GFF3: Genome annotations produced by PASA pipeline in GFF3.
BED: Genome annotations produced by PASA pipeline in BED format.

2 SETUP

2.1 Libraries and markdown settings

library(knitr)
library(reticulate)
knitr::opts_chunk$set(
  echo = TRUE,         # Display code chunks
  eval = FALSE,        # Evaluate code chunks
  warning = FALSE,     # Hide warnings
  message = FALSE,     # Hide messages
  comment = ""         # Prevents appending '##' to beginning of lines in code output
)

2.2 Set variables

# DIRECTORIES
top_output_dir <- file.path("..", "output")

output_dir <- file.path(top_output_dir, "00.30-F-Ptua-transcriptome-assembly-Trinity")
de_novo_output_dir <- file.path(output_dir, "de_novo_assembly")
genome_guided_output_dir <- file.path(output_dir, "genome_guided_assembly")
pasa_container_dir <- file.path("/home", "shared", "containers")
PASA_HOME <- "/usr/local/src/PASApipeline"
pasa_output_dir <- file.path(output_dir, "PASA")
stringtie_gtf_dir <- file.path(top_output_dir, "02.20-F-Ptua-RNAseq-alignment-HiSat2")
trimmed_reads_dir <- file.path(top_output_dir, "01.00-F-Ptua-RNAseq-trimming-fastp-FastQC-MultiQC")


# FILES
bam_alignment <- file.path(top_output_dir, "02.20-F-Ptua-RNAseq-alignment-HiSat2", "sorted-bams-merged.bam")

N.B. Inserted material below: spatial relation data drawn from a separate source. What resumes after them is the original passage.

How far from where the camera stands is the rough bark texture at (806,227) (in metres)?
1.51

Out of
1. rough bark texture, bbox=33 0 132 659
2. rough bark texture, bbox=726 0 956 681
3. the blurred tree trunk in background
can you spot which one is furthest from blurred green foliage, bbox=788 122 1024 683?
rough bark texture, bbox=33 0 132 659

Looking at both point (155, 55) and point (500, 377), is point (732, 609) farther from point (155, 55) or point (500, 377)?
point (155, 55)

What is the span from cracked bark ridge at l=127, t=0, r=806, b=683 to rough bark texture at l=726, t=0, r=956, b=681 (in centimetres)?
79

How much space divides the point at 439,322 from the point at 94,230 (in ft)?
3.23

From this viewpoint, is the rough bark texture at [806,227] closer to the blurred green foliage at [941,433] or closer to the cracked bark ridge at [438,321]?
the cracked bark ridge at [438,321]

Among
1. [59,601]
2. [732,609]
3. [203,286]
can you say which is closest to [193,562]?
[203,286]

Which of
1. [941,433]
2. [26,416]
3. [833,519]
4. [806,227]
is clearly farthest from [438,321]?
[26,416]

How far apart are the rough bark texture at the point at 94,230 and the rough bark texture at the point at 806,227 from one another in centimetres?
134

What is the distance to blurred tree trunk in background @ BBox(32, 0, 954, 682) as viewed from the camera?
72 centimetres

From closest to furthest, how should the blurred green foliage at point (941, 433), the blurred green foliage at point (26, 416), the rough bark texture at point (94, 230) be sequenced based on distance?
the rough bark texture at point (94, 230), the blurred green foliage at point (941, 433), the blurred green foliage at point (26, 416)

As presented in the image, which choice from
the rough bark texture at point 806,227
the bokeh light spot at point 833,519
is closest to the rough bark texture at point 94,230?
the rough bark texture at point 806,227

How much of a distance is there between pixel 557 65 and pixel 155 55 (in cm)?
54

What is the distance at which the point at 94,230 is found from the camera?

## Path for genome will be relative to PASA output dir
genome_fasta <- file.path("..", "..", "..", "data", "Pocillopora_meandrina_HIv1.assembly.fasta")
genome_gff <- file.path("..", "data", "Pocillopora_meandrina_HIv1.genes.gff3")
denovo_assembly_name <- "ptua-denovo-Trinity"
genome_guided_assembly_name <- "ptua-GG-Trinity"
pasa_bed <- "ptua-PASA.bed"
pasa_container <- "pasapipeline.v2.5.3.simg"
pasa_gff <- "ptua-PASA.gff3"
stringtie_gtf <- file.path(stringtie_gtf_dir, "Pocillopora_meandrina_HIv1.assembly.stringtie.gtf")

#SETTINGS
## THREADS
threads <- "44"

## MAX RAM
max_ram <- "100G"

# PROGRAMS
samtools <- file.path("/home", "shared", "samtools-1.12", "samtools")


# FORMATTING
line <- "-----------------------------------------------"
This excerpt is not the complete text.